Irish Barebow Championships 2016.


Valentine’s Day, the day you wear your heart on your sleeve. This year barebow archers attending the Irish Barebow Championships, showed their devotion to a form of archery, little-recognised in the  indoor target arena. Barebow is a  recognised style in World Archery field and 3D archery but with some exceptions doesn’t feature much in indoor target archery. The exceptions would include the Lancaster Classic and the Vegas Indoor shoot, both held in the US. National Governing Bodies can recognise different styles to World Archery for the different disciplines and so barebow archers get their big day out for the indoor season annually, hosted in recent years by the NUIG Archery Club in the Kingfisher Hall and organised by Conor O’ Beolain and his merry band. Many thanks to them all. I’m sure some would have preferred to have taken part.


While visually there may be more similarities between barebow and Olympic recurve (same equipment is used, just less of it), I think barebow has more in common with Compound archery (due to technique used, which will vary with individuals too, of course). A prolonged aiming period is often necessary or is demonstrated by the elite archers. Compound is a game with a very high mental component due to the necessary degree of precision needed to be competitive. Barebow has a very similar requirement for a high level of mental control. While it will always be a subject of differing opinions, barebow has been said by world-level archers to be the most difficult style of the three to master well.

For the first time, the Instinctive style was included in the competition and drew 8 more archers to the venue. To avoid misunderstanding, the definition of ‘Instinctive’ is an equipment one, not based on aiming method. Instinctive archers will be using more hunting orientated equipment or historic equipment. The aiming method……….well, that is up to the archer, so who knows for sure. It may be true instinctive, split vision, one of several forms of gapping or point-of-aim. Who cares? The shot still has to be performed perfectly the same time after time.


So, on the morning of February 14th, 30 men and women gathered to do battle in styles of archery most similar to the original.

Having missed some of the most recent events myself what was quite noticeable was how there is a new crop of up-coming barebow archers. Some of these are coming from the universities but there are also recent converts that are slightly older. The original barebow crew from when I started have now largely moved into the master category so it is a welcome sight to see the ranks being replenished. I hope that these new arrivals will continue in this form of the sport and improve the existing standard to bring us closer to the international elite of Sweden, Finland, Italy, France and the US.

Indeed, if you look at the podium places for both the men and ladies barebow contestants you will see a good mix of weathered, new-comer and university archers represented.

━━━━

WHAT THIS EXERCISE ASKS
1. List the countries that the Irish Barebow Championships 2016 report names as the international elite in barebow.
2. Carry on writing the Irish Barebow Championships 2016 report, starting after its final sentence.

DATA EXCERPTS
━━━━

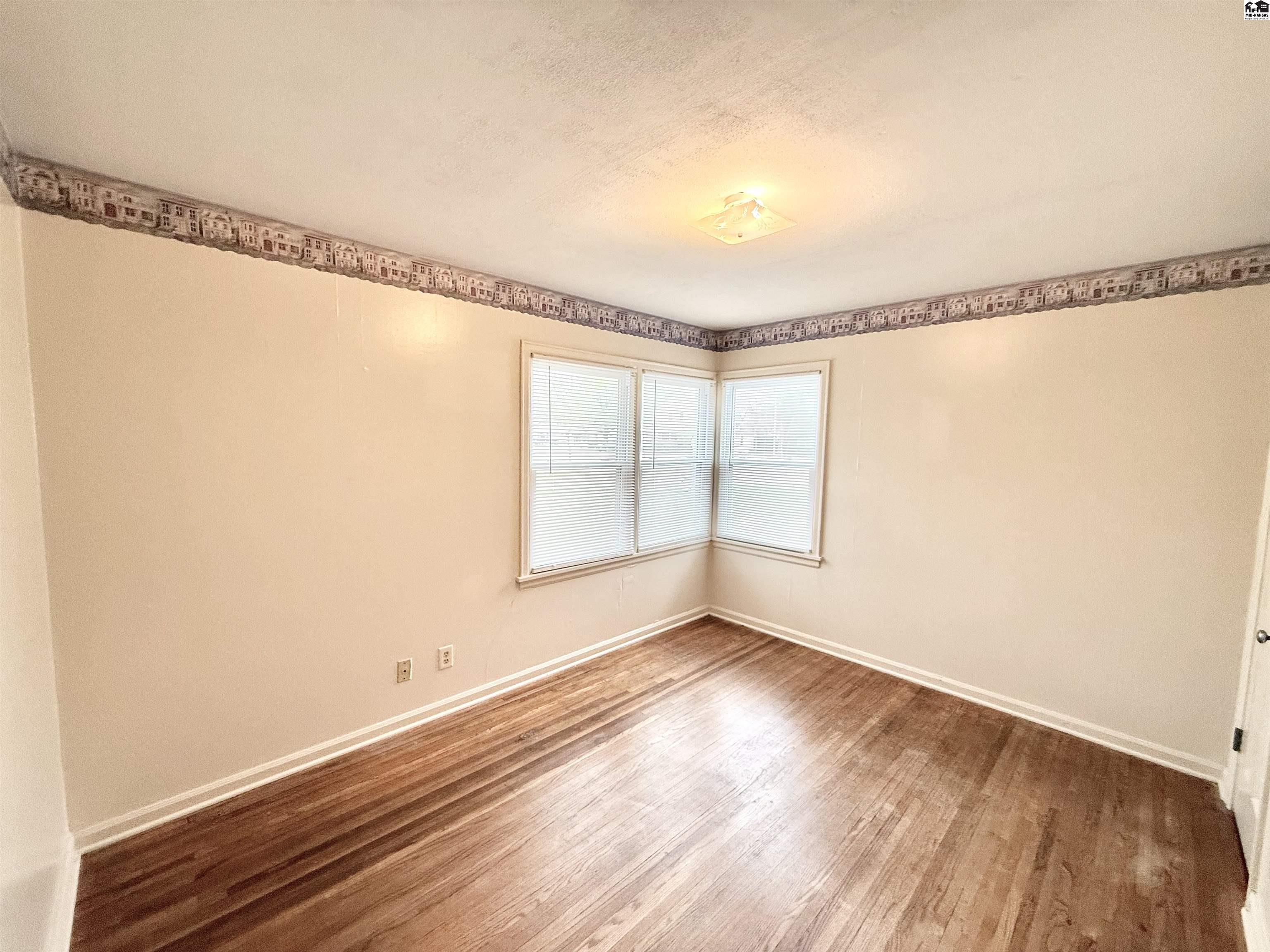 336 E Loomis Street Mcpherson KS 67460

━━━━

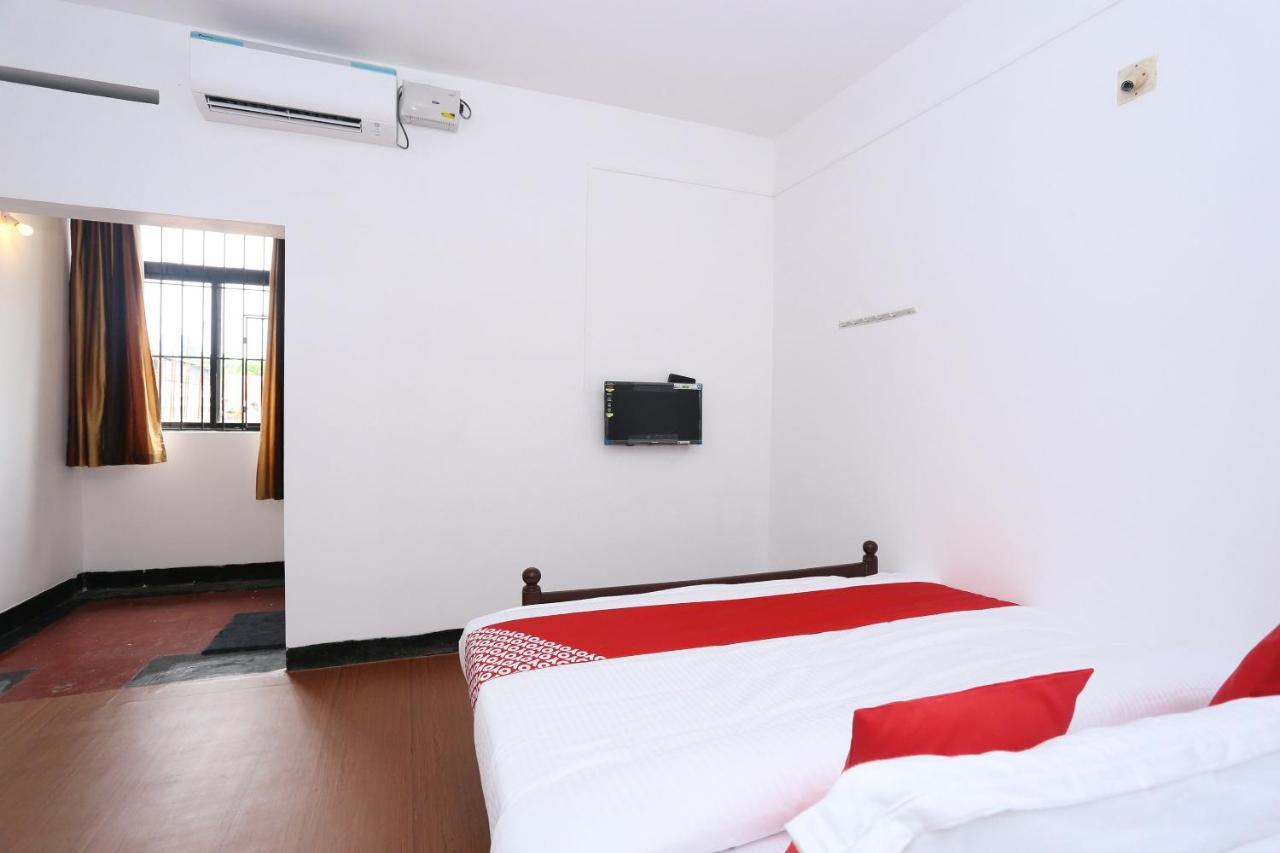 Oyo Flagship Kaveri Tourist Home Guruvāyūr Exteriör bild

━━━━

RESPONSES BY ITEM NUMBER
1. Sweden, Finland, Italy, France, the US

2.
However, I will remind these young pups that when you look at the ranks of the best international archers, the age range is a lot more older-biased than other styles so the old dogs aren’t going away any time soon. Indeed, some of us haven’t peaked yet!


The format was a 60 arrow FITA 18 to seed the places for the following head-to-head session which decided the places. This is now the international standard but is a format I’m personally not-at-all taken with. 60 arrows should give a much better idea statistically of who’s the better archer than the much smaller number of each head-to-head competition. Anyhow……….

After the rain and drizzle of the night before cleared we were left with a bright crisp day as we arrived at the Kingfisher Hall. This can be seen in the attire of the archers as they prepared themselves and watched and watched the organisers put the final touches to their preparation.


Nice to see last year’s Ladies barebow winner back again.




Barebow archers are a small group that often compete together as everybody is well-known and shoots are very social events.


It was possible to warm up by shooting before the official pair of practice ends and this is a great boon for older archers who may need to stretch out a bit more.

Under the watchful eye of our judge, Barry Brophy, twenty ends of three arrows were quickly dispatched in two lots of ten with a break in-between.


A break for lunch followed by another chance to warm up as other groups went through their head to head rounds. In the end there can be only three and the head-to-heads quickly reduced the number of archers to the top four. Once the top two were decided they fought it out for the gold and silver medal while the other two shot it out for the bronze medal.











Congratulations to all the medal winners, particularly the gold medal winners, Terry Dempsey who represented Ireland in last years World 3D Championships and Ann Marie Murray a relative newcomer to the art who showed great composure under pressure.

Thanks to NUIG Archery Club and Judge Barry Brophy for a smoothly run event.


Full results are available here.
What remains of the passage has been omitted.